On October 17, 2011 the new Canada Not-for-Profit Corporations Act (NPCA) came into effect. This new legislation was eagerly awaited by the Canadian non-profit and charitable sectors. Companies in these sectors had existed under the provisions of Part II of the Canada Corporations Act (CCA) which had become a completely outdated and arcane legislative framework. Legislation had been pending a number of times over the last many decades to modernize or replace the CCA but had never advanced.

The NPCA is therefore a most welcome development for the increasingly sophisticated entities which chose to incorporate as a non-share capital corporation. Unlike its predecessor the CCA, the NPCA codifies rules and regulations in an exhaustive way, leaving less to lengthy bylaws and likely less to common law which previously had to work together to supplement overly brief and inadequate legislative text.
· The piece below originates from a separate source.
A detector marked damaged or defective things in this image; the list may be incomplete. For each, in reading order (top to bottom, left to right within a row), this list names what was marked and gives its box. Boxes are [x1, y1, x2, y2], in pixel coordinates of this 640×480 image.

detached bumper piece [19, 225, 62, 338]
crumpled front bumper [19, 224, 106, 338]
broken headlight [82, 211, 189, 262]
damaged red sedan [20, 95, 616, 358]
Instead, the NPCA itself expressly spells out corporate law requirements in an exhaustive and complete manner.

Much has been written about the new legislation in terms of its technical requirements, including most notably the requirement for existing CCA entities to continue under the NPCA on or before October 17, 2014. Little, however, has been said concerning the "how to" around the continuance process and particularly "how to" in an expeditious fashion. And even less appears in the media about some of the more intriguing possibilities as a result of legislative innovation.

Required Paperwork?

Under the NPCA, the paper burden is generally lessened and this extends to the continuance requirements. Form 4031 – Articles of Continuance (transition) – along with Form 4002 – Initial Registered Office Address and First Board of Directors and a Special Resolution of Members Authorizing an Application for Continuance – is all that is required for CCA companies to continue under the NPCA. Applicants for continuance appear to be putting their NPCA bylaws in place prior to continuance and submitting same alongside the continuance documentation; however, the technical requirement is simply that the bylaws be filed at Industry Canada within 12 months of actual continuance.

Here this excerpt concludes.